The leaders of the 19 nations that use the euro debated Sunday whether to rescue Greece from the brink of financial ruin or cut the country loose from the currency bloc and let it fend for itself. The meeting follows marathon talks by European finance ministers on whether to approve a third bailout for Greece. At issue is whether Greece has taken adequate steps to cut spending and raise taxes to deserve the new three-year, $59 billion infusion of funds it has requested, and whether it can be trusted to follow through on the austerity program it has proposed as the price for new loans.
French President Francois Hollande, who wants to keep Greece in the eurozone, said as the leaders convened that France would do all it can to reach an agreement Sunday and keep the continent united. “It is Europe that is at stake,” he said. But in a sign of the division among the leaders deciding Greece’s fate, German Chancellor Angela Merkel said the talks will be “tough” and she ruled out “agreement at any price.” “The most important currency has been lost — and that is trust,” said Merkel, who has been skeptical of giving Greece a new loan on top of $240 billion the country already has received since 2010. Greece, which has been in a prolonged slump, has been unable to make a payment recently due on that debt.

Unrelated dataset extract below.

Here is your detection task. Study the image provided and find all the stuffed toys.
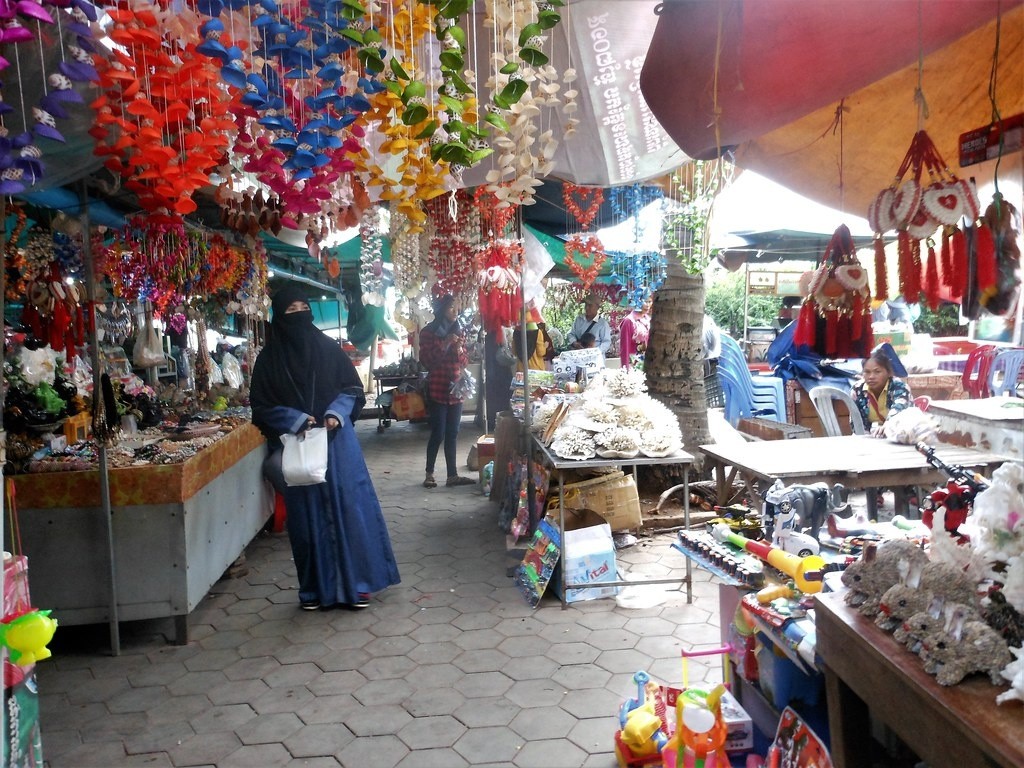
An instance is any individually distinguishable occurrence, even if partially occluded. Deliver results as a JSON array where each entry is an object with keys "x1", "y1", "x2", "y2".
[{"x1": 841, "y1": 539, "x2": 1024, "y2": 706}]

One idea floated by Germany is to force Greece out of the eurozone for several years until it takes more action to get its financial house in order. That would require it to return to the drachma currency. Greece’s government opposes that step. Following the meeting of finance ministers, Finnish Finance Minister Alexander Stubbs said the group “made a lot of progress and were able to draft, I think, a very ambitious proposal and report for the heads of state and government.” “I think it’s a document that has far-reaching conditionality on three accounts,” he said — (Greek) laws that have to be pushed through by July 15, tough conditions on labor reforms, pensions, value added tax and taxes, and tough measures on privatization and privatization funds.
“The bottom line is that if there is to be an opening of ESM (European Stability Mechanism) negotiations, all of these conditions have to be met and approved by both the Greek government and the parliament,” he said. The ESM — an EU agency that provides financial help — needs 85% of votes from member countries to approve a bailout.